1- La rinuncia alla proprietà immobiliare è atto unilaterale e non recettizio, la cui funzione tipica è soltanto quella di dismettere il diritto, in quanto modalità di esercizio e di attuazione della facoltà di disporre della cosa accordata dall’art. 832 cod. civ., realizzatrice dell’interesse patrimoniale del titolare protetto dalla relazione assoluta di attribuzione, producendosi ex lege l’effetto riflesso dell’acquisto dello Stato a titolo originario, in forza dell’art. 827 cod. civ., quale conseguenza della situazione di fatto della vacanza del bene. Ne discende che la rinuncia alla proprietà immobiliare espressa dal titolare ‹‹trova causa››, e quindi anche riscontro della meritevolezza dell’interesse perseguito, in sé stessa, e non nell’adesione di un «altro contraente».

Sul perimetro del sindacato giudiziale sull’atto

2. – Allorché la rinuncia alla proprietà immobiliare, atto di esercizio del potere di disposizione patrimoniale del proprietario funzionalmente diretto alla perdita del diritto, appaia, non di meno, animata da un «fine egoistico», non può comprendersi tra i possibili margini di intervento del giudice un rilievo di nullità virtuale per contrasto con il precetto dell’art. 42, secondo comma, Cost., o di nullità per illiceità della causa o del motivo: ciò sia perché le limitazioni della proprietà, preordinate ad assicurarne la funzione sociale, devono essere stabilite dal legislatore, sia perché non può ricavarsi dall’art. 42, secondo comma, Cost., un dovere di essere e di restare proprietario per «motivi di interesse generale».

Inoltre, esprimendo la rinuncia abdicativa alla proprietà di un immobile essenzialmente l’interesse negativo del proprietario a disfarsi delle titolarità del bene, non è configurabile un abuso di tale atto di esercizio della facoltà dominicale di disposizione diretto a concretizzare un interesse positivo diverso da quello che ne giustifica il riconoscimento e a raggiungere un risultato economico non meritato.

Conclusioni

La decisione delle Sezioni Unite rappresenta un intervento chiarificatore di portata sistemica: i principi di diritto enunciati forniscono un orientamento stabile per la prassi. Il titolare di un immobile, quindi, può rinunciare al diritto di proprietà anche per finalità esclusivamente personali, come sottrarsi, ad esempio, agli oneri di manutenzione, in quanto tale facoltà rientra nel contenuto del diritto dominicale ex art. 832 c.c.

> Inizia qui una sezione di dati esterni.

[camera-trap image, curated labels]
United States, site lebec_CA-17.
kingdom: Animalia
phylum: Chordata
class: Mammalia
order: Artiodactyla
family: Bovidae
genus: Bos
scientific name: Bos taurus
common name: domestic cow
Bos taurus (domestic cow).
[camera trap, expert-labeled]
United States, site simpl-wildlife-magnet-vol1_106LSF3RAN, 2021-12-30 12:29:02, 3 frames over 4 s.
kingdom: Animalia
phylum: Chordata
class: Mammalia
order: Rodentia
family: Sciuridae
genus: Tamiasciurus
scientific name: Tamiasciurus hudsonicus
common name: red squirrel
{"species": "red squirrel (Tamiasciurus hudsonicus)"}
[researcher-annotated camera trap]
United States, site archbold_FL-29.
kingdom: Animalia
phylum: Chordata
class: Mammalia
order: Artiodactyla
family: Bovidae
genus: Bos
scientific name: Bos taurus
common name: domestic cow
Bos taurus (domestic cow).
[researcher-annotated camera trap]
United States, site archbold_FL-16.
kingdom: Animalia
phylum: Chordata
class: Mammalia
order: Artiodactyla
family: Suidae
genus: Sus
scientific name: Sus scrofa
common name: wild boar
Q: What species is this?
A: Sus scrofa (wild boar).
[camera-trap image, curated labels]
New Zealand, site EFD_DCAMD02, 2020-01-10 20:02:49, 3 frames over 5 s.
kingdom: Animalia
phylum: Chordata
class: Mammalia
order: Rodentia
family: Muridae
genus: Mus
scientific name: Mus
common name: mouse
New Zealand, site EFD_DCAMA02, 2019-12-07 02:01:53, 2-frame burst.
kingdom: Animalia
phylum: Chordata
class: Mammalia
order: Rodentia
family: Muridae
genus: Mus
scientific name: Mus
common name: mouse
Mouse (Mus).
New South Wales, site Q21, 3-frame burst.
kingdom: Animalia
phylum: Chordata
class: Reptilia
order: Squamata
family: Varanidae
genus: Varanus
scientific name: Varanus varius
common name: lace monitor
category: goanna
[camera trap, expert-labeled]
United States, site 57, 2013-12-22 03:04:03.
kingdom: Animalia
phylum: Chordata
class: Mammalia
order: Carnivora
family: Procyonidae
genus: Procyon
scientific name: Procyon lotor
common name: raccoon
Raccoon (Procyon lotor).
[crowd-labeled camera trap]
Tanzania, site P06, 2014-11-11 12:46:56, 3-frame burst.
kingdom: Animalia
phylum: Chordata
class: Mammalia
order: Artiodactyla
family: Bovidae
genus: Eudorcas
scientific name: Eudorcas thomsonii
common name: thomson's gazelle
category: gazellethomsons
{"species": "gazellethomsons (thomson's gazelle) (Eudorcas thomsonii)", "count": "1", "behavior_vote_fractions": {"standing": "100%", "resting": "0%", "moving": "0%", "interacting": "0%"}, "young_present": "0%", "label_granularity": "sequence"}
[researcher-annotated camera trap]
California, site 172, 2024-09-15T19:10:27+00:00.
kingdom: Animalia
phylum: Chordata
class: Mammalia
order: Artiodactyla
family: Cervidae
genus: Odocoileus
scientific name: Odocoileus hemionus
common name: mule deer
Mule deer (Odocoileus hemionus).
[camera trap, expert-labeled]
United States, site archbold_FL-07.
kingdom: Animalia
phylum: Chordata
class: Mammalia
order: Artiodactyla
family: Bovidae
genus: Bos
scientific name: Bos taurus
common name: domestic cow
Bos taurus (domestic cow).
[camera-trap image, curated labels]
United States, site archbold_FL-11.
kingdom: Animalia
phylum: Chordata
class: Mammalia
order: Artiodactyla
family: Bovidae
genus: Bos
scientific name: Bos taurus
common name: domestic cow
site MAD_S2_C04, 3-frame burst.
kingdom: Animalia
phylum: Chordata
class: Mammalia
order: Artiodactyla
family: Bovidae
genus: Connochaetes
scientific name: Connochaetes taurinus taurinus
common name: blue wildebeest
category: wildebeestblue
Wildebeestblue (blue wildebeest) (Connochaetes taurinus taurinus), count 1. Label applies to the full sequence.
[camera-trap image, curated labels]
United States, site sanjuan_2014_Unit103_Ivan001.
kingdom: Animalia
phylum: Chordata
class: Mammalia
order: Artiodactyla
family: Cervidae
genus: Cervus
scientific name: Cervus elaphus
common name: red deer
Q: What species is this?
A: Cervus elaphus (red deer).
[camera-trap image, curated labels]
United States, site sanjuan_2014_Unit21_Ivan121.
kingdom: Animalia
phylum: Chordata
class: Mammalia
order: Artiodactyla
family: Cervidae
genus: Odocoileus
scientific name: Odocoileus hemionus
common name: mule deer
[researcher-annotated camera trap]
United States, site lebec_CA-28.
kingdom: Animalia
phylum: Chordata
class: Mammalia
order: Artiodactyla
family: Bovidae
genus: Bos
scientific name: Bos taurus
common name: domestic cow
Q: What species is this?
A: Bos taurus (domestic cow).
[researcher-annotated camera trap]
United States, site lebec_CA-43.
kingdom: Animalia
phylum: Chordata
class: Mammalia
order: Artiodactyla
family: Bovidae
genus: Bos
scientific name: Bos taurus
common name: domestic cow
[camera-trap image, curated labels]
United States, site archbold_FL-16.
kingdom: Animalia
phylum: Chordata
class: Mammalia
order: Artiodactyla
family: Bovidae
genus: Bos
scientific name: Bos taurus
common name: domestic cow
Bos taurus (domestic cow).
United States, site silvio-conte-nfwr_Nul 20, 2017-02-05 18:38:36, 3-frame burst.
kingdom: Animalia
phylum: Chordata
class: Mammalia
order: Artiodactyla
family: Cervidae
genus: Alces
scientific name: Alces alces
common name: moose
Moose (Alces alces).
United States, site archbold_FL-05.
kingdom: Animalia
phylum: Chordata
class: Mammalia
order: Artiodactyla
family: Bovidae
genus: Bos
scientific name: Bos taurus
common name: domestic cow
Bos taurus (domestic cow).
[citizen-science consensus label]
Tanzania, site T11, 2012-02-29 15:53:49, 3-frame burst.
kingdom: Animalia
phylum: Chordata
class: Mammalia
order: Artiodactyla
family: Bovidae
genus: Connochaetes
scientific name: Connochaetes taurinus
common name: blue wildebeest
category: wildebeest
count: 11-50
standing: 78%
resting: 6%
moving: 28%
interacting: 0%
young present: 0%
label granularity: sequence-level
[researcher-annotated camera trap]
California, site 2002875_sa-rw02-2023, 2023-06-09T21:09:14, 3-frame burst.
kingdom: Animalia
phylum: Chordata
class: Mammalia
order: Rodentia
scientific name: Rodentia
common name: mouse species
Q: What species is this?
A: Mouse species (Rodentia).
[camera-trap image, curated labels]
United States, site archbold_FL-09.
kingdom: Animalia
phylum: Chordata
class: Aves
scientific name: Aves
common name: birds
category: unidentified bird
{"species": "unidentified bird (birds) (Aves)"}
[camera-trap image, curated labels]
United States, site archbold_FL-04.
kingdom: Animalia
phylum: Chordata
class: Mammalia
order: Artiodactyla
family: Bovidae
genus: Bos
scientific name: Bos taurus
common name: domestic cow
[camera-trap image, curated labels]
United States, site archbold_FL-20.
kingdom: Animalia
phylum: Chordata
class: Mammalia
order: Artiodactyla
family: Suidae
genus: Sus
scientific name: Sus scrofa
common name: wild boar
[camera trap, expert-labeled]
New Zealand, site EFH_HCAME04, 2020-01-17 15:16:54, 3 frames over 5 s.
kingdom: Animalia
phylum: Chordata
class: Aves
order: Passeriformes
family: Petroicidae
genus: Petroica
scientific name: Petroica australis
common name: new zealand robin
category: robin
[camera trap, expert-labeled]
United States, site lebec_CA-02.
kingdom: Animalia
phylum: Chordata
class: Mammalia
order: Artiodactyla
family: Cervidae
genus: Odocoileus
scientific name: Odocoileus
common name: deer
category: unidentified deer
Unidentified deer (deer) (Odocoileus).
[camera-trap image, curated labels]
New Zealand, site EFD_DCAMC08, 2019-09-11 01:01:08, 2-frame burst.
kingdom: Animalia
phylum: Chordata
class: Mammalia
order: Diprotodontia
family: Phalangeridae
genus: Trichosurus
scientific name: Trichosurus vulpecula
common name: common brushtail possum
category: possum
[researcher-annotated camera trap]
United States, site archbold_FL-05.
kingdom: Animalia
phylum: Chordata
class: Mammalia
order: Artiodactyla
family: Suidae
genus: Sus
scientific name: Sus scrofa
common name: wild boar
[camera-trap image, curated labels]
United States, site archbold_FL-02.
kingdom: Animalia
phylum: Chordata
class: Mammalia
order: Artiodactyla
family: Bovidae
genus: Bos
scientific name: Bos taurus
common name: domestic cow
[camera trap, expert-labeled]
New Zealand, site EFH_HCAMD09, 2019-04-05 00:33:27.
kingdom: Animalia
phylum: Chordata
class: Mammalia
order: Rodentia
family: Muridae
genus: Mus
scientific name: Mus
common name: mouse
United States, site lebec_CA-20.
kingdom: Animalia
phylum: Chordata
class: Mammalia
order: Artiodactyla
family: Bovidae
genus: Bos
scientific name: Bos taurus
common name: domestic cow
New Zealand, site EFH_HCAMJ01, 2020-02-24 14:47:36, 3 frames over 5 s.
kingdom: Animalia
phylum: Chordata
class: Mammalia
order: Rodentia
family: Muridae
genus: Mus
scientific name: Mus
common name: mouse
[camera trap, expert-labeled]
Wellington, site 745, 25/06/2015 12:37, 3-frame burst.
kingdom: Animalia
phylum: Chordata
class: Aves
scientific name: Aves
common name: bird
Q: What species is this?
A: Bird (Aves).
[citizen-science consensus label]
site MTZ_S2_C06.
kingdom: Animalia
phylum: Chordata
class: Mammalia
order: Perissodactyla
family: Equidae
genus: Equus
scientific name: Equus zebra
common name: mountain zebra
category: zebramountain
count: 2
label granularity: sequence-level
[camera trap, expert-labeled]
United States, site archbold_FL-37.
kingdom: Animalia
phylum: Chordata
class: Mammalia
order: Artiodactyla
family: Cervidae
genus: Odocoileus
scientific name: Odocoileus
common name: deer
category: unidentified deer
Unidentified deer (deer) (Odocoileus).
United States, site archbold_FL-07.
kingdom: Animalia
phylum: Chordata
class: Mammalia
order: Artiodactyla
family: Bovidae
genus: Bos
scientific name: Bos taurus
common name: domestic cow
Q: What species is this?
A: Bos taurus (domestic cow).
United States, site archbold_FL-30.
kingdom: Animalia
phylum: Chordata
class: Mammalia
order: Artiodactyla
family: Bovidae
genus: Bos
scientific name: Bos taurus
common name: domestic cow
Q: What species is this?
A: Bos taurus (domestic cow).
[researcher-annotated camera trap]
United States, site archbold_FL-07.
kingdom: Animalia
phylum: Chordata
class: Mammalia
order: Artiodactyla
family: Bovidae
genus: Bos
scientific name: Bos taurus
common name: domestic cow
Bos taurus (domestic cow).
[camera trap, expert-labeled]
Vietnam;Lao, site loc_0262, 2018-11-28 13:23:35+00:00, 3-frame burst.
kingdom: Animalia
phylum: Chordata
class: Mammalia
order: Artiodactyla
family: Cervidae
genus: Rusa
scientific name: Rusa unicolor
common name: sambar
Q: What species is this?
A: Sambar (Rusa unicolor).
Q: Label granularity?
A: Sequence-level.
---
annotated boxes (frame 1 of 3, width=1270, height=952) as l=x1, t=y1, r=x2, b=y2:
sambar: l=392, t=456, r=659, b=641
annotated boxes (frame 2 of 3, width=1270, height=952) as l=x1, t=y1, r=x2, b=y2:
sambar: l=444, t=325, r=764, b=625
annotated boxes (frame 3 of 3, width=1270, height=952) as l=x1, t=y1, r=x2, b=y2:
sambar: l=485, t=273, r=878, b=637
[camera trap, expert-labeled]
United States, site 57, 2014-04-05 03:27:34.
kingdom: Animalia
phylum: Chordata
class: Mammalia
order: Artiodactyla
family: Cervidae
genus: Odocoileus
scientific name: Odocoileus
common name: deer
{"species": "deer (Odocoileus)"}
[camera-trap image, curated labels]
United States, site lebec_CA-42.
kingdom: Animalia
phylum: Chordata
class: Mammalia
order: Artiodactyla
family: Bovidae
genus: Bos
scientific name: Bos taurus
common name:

La rinuncia abdicativa, quale atto di esercizio del potere di disposizione, non è suscettibile di essere dichiarata nulla, da parte del giudice, per illiceità della causa o del motivo, o per contrasto con l’art. 42, secondo comma, Cost., neppure quando mossa da un “fine egoistico”: le limitazioni della proprietà, preordinate ad assicurarne la funzione sociale, possono essere stabilite solo dal legislatore.